*Exercise description*. Scan the records below for the word "Single". Copy each line where it appears.

*Provided records*.
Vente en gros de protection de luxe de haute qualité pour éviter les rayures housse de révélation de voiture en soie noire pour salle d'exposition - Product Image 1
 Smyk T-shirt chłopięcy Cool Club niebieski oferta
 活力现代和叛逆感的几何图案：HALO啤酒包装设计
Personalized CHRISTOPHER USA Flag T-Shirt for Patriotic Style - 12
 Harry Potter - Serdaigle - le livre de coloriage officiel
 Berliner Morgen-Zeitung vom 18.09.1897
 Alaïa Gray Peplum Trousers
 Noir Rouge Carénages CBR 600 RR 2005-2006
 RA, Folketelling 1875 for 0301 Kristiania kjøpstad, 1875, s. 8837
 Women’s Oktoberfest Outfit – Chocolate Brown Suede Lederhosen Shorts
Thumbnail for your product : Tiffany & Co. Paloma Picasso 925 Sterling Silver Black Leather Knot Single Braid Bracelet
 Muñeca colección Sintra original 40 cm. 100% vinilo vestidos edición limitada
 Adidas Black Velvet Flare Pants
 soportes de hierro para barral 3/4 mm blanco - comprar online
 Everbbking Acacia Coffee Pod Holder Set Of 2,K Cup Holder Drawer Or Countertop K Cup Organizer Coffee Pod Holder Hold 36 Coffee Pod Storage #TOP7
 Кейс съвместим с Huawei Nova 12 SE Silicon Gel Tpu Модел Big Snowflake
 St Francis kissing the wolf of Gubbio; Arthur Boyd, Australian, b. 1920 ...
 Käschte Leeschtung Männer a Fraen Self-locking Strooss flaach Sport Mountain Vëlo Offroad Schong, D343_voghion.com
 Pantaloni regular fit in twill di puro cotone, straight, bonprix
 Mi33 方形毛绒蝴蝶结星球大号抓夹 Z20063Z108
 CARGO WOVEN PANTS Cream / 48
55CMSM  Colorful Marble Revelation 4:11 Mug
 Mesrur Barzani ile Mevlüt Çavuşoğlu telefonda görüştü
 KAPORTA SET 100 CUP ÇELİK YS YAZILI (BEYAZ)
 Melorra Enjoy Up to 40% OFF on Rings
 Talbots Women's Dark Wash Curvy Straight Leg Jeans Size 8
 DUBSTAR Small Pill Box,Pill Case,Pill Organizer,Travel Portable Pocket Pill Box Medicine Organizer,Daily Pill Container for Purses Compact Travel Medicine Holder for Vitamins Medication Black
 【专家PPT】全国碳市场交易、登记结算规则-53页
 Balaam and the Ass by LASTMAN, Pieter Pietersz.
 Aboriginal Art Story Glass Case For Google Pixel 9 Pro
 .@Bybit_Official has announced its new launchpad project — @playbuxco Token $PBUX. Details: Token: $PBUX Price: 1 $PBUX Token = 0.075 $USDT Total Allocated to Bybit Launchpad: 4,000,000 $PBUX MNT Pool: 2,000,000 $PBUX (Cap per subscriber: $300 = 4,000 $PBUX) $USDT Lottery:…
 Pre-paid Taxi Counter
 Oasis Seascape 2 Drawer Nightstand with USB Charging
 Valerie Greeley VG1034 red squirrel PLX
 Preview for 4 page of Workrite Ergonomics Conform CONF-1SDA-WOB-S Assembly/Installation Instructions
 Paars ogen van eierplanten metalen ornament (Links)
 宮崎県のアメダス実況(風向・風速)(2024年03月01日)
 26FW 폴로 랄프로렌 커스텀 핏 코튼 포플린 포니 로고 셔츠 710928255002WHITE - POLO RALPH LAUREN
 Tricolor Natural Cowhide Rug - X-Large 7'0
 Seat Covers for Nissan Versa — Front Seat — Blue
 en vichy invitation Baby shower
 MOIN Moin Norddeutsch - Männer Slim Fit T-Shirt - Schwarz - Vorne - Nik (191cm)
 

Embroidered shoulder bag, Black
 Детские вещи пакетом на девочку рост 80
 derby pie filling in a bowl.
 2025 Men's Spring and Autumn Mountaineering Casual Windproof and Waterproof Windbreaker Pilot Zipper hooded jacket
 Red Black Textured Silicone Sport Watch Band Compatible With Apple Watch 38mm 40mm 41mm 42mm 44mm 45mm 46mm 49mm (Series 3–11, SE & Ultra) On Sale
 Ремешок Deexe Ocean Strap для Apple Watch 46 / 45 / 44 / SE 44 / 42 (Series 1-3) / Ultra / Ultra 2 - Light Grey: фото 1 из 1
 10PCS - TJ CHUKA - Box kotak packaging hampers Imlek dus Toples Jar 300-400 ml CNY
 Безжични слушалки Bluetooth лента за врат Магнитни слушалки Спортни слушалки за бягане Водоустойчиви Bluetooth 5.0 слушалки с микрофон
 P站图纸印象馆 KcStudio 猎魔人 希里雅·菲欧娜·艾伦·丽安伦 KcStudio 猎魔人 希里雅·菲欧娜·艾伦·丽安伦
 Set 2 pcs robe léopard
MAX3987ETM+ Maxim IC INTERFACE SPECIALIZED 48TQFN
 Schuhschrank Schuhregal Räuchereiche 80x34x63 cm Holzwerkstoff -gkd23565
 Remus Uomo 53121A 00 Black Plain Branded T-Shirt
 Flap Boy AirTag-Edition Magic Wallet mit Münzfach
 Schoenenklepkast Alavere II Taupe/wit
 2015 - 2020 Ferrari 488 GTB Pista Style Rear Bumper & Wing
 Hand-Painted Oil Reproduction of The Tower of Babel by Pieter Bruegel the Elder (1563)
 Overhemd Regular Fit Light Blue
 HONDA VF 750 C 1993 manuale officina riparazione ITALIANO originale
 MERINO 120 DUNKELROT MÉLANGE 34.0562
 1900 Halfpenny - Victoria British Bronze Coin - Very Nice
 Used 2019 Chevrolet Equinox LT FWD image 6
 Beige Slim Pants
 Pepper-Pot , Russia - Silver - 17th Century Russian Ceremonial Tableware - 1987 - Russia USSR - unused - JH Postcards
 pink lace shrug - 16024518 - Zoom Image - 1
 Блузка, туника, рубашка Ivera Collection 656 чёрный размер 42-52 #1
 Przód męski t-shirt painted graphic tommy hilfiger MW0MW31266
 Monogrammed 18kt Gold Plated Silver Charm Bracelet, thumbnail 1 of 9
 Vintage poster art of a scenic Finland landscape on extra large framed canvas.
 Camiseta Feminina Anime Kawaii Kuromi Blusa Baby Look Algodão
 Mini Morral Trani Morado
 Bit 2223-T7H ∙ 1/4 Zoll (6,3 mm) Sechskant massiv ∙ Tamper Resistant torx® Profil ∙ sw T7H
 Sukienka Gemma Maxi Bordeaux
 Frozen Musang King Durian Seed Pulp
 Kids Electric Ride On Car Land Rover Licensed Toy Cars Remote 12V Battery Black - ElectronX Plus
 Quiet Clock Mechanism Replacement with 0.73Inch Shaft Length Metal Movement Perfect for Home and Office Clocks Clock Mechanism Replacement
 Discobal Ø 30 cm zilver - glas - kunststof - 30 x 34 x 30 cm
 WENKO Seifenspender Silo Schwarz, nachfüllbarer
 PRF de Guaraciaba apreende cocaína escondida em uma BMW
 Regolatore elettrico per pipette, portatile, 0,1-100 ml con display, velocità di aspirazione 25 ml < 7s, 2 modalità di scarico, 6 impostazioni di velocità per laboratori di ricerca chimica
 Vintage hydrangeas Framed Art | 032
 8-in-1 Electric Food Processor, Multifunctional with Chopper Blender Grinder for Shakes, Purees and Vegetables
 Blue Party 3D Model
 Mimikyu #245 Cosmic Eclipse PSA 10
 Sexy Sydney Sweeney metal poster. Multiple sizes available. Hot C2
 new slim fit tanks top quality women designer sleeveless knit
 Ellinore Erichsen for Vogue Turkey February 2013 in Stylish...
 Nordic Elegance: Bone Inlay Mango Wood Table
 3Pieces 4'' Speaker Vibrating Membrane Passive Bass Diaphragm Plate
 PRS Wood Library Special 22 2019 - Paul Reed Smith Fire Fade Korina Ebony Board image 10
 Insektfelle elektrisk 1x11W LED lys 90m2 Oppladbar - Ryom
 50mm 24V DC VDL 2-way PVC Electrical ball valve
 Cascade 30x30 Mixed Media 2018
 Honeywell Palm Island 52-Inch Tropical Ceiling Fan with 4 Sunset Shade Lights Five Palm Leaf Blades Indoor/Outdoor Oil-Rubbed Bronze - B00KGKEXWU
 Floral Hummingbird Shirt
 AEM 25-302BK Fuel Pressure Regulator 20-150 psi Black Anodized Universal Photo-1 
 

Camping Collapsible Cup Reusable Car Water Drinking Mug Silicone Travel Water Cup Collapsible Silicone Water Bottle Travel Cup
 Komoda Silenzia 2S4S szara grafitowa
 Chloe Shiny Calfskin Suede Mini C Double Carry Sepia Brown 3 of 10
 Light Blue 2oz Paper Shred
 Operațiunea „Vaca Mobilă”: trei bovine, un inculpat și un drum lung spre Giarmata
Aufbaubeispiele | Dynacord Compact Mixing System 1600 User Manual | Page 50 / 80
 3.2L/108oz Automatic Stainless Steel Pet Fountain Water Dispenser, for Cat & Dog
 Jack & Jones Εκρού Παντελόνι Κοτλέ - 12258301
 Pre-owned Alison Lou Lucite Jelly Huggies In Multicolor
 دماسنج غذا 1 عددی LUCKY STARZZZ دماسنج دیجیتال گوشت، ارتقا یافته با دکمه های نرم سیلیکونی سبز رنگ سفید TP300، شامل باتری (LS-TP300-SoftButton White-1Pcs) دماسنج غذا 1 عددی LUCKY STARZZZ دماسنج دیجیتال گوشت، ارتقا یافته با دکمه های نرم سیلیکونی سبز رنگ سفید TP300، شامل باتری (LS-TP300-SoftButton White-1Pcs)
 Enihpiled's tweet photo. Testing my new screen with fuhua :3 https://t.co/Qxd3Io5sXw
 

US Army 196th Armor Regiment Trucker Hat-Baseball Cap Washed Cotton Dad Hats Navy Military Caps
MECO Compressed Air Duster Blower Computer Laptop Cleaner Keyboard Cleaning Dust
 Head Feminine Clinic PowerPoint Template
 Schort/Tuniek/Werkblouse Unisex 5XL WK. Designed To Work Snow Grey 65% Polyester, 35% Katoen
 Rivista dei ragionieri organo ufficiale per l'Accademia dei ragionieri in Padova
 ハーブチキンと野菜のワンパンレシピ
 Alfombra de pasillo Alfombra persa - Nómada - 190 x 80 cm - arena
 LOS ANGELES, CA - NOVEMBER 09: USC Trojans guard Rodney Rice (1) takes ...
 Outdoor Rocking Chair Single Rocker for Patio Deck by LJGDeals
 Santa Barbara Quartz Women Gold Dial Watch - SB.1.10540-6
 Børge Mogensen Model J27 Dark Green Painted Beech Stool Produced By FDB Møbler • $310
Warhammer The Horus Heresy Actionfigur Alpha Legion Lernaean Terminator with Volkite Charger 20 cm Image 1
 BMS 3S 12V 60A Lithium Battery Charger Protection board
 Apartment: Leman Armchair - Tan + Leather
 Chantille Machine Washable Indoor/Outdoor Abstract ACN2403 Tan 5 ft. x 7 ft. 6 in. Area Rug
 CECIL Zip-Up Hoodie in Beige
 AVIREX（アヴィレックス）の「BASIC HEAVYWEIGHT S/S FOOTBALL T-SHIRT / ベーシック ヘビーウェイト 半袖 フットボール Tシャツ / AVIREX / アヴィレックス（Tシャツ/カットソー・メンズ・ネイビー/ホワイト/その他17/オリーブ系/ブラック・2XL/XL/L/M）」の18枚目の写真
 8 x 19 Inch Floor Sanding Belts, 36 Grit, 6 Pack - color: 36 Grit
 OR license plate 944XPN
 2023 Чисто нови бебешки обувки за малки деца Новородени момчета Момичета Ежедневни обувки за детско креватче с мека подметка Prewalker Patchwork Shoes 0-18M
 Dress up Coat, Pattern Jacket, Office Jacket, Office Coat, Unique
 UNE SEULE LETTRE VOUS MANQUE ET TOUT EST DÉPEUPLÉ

*Your response*.
Thumbnail for your product : Tiffany & Co. Paloma Picasso 925 Sterling Silver Black Leather Knot Single Braid Bracelet
 Outdoor Rocking Chair Single Rocker for Patio Deck by LJGDeals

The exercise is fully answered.